● ЗАДАНИЯ
**A.** В каком институте, согласно тексту о романе Зиновьева, учились и Зиновьев, и Давид Самойлов?
**B.** Кто, кроме самого Александра Зиновьева, упомянут по имени в тексте о романе Зиновьева?
**C.** Продолжите текст о романе Зиновьева после его последнего предложения.

● ФРАГМЕНТ ТЕКСТА
Стихотворный роман Александра Зиновьева «Мой дом – моя чужбина» — уникальное явление в новейшей русской поэзии.

И дело даже не в том, что  его автор, знаменитый создатель «Зияющих высот», крупнейший советский логик и социолог, философ и художник, — решил на сей раз обратиться к крупной поэтической форме. Главное — что это ему удалось сделать как всегда по-зиновьевски правдиво и уникально.

В своем литературном творчестве Зиновьев повсеместно обращается к стихотворной форме. Уже в «Зияющих высотах» большие повествовательные блоки чередуются с поэтическими строфами.

Уже Джордано Бруно в своих философских трактатах использует этот прием. Таким образом, подобная композиция имеет свое ренессансное основание. [1], [2]

Поэтические вставки внутри прозаической речи необходимы были для усиления, акцентирования внимания на той или иной проблеме. И если у Джордано Бруно они играли роль некоего резюмирующего аккорда внутри строгой прозаической философской полифонии, то у Александра Зиновьева это квинтэссенция уникального научно-художественного взгляда на конкретные социологические проблемы.

Начиная с «Зияющих высот» и далее, во всех своих последующих социологических романах, А. Зиновьев всегда будет использовать этот «силовой прием».

«По призванью я — поэт», — признается автор в первой части своего романа, — и ниже объясняет свое поэтическое кредо:

«Не стоит брать с того пример,
Кто игнорирует и рифму, и размер.
Не следуй и тому, кто только ради них
Вымучивает виртуозный стих.
Не восхищайсь и тем, кому лишь крик и вой
Есть суть поэзии как таковой.
Поэзия тогда только прекрасна,
Когда есть что сказать и говорится это ясно.
Когда внимаешь мыслям, а не голосам…»

Последний стих являет собой суть зиновьевского искусства. Мысль для Зиновьева важнейший компонент творчества. Вне мысли нет и культуры.

В одном из поздних стихотворений Давида Самойлова (который, кстати сказать, в памятный 1939 год так же, как и Зиновьев, учился в МИФЛИ) говорится:

«Добивайтесь, пожалуйста, смысла.
Проясняйте, пожалуйста, мысли.
Понимаете? все остальное
Не имеет большого значенья»

У поэтов классического толка голоса (то есть звуки) устремляются навстречу смыслу.

«Гармония стиха у Пушкина строится по слуху, это не строительство, а архитектура, здание звуков цельным возникает в его сознании». [3]

И в то же самое время: «Пушкин ценил не необычность словосочетания, небывалую рифму, а смысл, накопленный в словосочетании и в пространстве между двумя рифмующимися словами». [3]

И уже довольно часто Пушкин рифмует не звук, а понятие. Это очень важное место для понимания сути зиновьевской поэзии.

● ИСХОДНЫЕ ДАННЫЕ
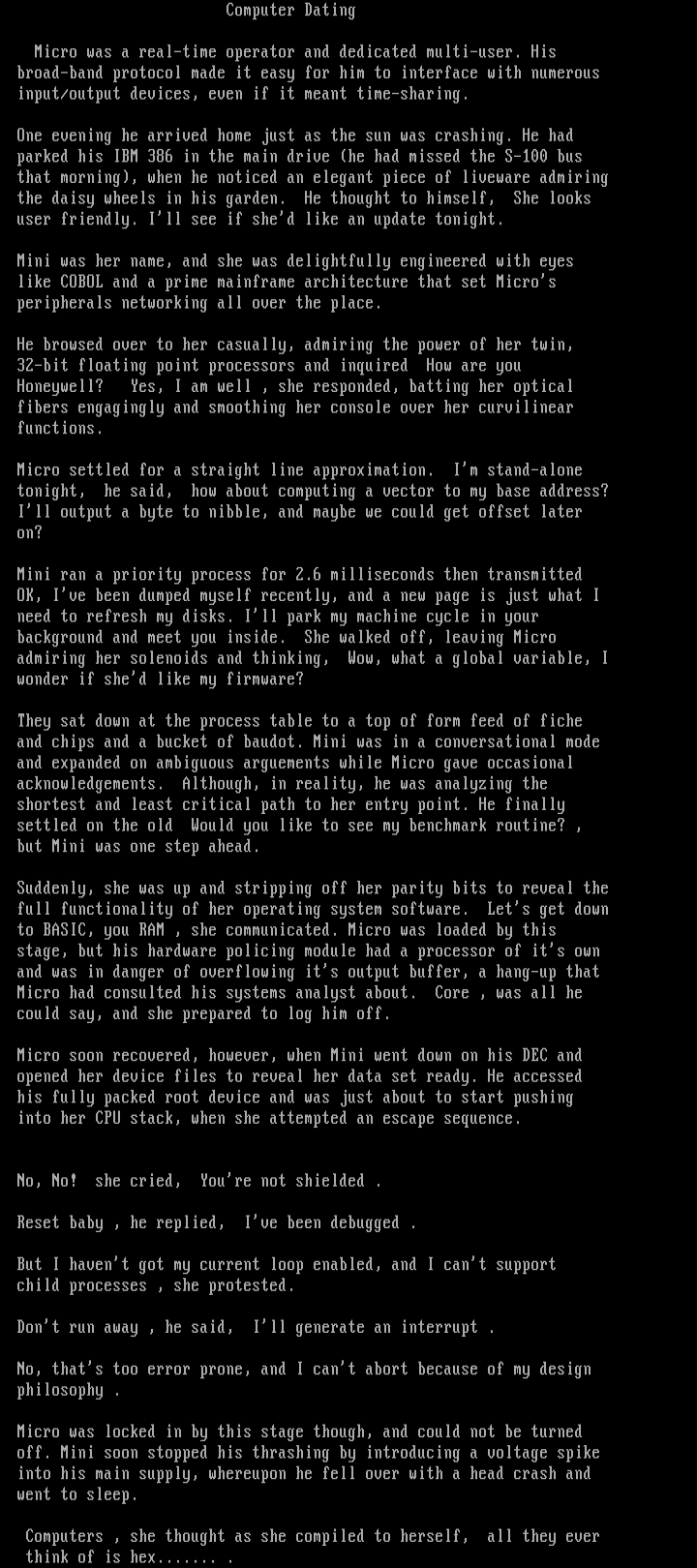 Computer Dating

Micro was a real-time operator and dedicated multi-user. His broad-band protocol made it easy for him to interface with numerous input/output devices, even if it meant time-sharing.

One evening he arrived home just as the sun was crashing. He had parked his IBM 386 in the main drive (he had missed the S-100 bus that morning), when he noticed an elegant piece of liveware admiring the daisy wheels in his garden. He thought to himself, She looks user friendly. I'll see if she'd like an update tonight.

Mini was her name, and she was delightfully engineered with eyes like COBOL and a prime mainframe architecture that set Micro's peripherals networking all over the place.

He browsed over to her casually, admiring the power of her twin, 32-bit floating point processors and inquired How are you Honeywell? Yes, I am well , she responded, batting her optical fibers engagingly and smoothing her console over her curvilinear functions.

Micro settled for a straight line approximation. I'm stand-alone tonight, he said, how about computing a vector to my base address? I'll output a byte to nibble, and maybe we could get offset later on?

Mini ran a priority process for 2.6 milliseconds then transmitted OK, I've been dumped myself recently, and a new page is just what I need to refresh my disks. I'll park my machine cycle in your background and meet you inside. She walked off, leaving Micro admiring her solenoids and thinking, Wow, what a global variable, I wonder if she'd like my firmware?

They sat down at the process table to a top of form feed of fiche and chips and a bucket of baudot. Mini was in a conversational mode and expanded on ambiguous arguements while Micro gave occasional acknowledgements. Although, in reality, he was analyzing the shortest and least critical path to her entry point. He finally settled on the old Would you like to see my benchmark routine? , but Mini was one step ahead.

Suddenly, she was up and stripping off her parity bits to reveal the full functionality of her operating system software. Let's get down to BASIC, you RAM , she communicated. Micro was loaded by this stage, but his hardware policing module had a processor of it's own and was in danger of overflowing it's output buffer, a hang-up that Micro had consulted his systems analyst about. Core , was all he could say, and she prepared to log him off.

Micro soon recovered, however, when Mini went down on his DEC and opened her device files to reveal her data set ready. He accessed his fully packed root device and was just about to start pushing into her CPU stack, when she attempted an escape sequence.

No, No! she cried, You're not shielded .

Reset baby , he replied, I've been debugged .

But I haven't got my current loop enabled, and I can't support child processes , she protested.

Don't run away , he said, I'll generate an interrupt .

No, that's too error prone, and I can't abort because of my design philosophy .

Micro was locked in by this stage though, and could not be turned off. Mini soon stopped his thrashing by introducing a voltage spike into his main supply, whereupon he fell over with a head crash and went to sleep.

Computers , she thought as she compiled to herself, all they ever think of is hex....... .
--
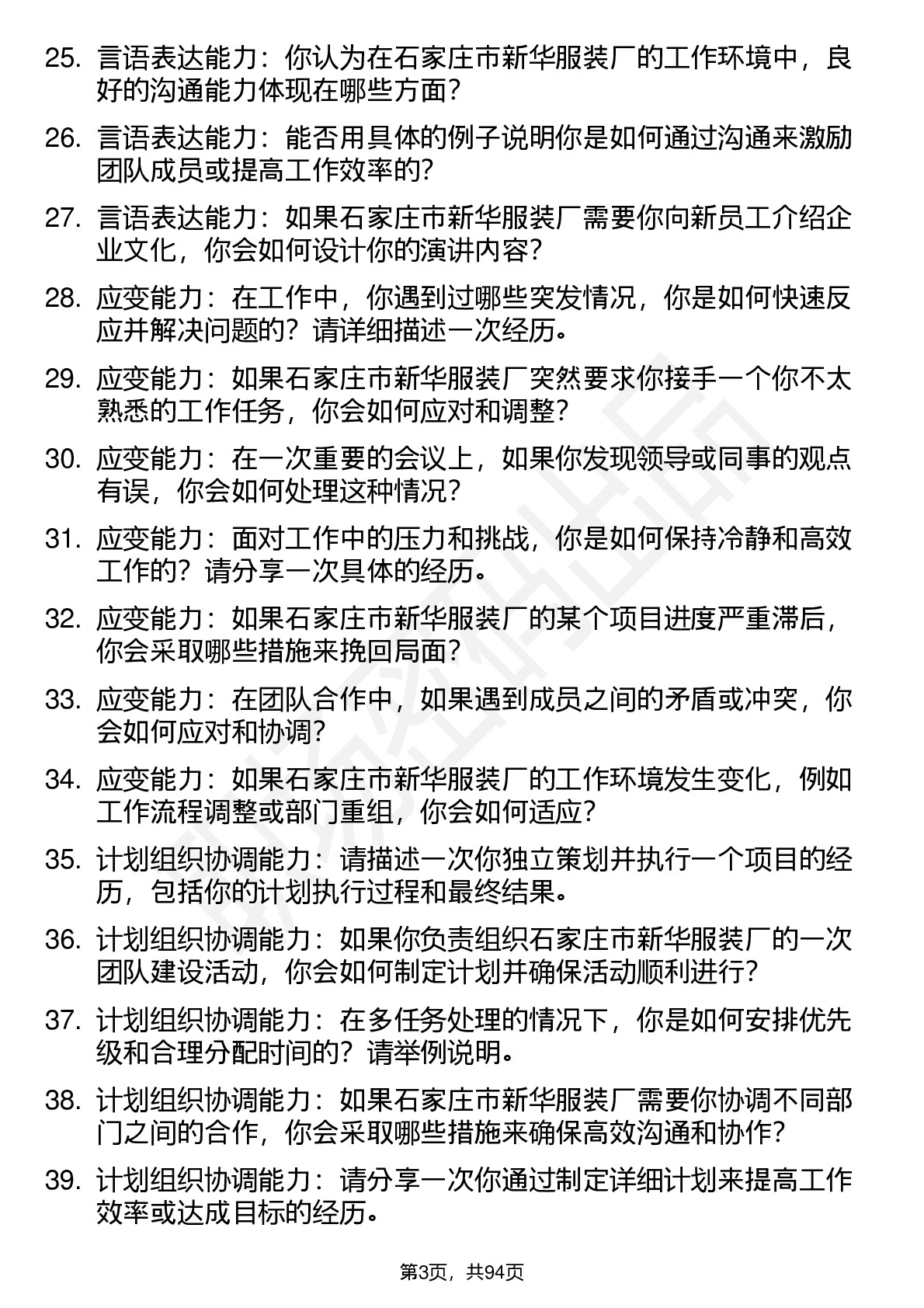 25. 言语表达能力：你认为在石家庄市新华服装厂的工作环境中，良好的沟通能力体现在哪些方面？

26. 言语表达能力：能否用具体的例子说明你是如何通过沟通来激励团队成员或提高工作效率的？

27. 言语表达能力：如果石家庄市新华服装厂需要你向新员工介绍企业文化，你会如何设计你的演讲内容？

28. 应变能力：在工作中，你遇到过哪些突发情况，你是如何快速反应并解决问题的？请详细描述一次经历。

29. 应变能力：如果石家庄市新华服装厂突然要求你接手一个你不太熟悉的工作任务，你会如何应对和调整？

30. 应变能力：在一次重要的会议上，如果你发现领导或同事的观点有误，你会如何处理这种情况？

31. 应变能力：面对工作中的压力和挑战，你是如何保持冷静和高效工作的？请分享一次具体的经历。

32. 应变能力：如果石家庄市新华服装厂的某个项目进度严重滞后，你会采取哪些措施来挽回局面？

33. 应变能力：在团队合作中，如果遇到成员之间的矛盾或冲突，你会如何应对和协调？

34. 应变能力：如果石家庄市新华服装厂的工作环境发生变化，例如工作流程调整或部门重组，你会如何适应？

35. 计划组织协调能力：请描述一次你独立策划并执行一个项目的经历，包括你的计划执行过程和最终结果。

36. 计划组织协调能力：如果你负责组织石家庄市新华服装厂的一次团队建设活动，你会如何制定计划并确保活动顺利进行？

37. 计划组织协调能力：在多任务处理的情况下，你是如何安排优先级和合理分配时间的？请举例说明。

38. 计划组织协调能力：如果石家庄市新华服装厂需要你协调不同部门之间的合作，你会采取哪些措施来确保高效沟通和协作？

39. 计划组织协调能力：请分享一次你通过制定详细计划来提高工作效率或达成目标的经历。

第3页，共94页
==
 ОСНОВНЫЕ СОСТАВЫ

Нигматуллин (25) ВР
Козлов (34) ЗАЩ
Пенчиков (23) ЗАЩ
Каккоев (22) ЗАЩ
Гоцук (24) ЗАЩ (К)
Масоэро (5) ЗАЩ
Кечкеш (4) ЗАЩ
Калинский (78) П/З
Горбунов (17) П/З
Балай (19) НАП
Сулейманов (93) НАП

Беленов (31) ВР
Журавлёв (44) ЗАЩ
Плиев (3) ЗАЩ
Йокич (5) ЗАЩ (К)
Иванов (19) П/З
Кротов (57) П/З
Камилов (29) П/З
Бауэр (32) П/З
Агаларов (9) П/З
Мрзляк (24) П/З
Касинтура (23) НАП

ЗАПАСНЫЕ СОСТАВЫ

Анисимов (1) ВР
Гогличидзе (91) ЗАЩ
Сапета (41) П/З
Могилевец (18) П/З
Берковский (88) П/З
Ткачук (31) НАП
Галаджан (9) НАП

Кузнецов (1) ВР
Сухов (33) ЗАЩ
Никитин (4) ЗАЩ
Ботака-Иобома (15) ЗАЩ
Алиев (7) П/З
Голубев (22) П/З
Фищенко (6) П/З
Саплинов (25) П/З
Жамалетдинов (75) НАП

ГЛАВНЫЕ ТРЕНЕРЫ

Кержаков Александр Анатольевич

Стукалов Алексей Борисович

● ОТВЕТЫ
**A.** В МИФЛИ.

**B.** Джордано Бруно, Давид Самойлов, Пушкин.

**C.**
Владимир Маяковский, один из самых любимых поэтов Александра Зиновьева, «внимает» именно голосам.

«Оригинальность», «необычайность» рифмы познается лишь в сравнении с неким установившимся стандартом (…) мышления». [3]

А вот что говорит по этому поводу сам Маяковский:

«Не обязательно уснащать стих вычурными аллитерациями, и сплошь его небывало зарифмовывать… Можно, например, полурифмовать строки, связать не лезущий в ухо глагол с другим глаголом, чтобы подвести к блестящей громкогромыхающей рифме». [4]

Мы видим, что для Маяковского «голос» имеет значение приоритетное, а вот «смысл» возникает лишь на перекрестье различных голосов, словно бегун, то попадающий в группу таких же бегунов, то отставая, а порой вырываясь вперед.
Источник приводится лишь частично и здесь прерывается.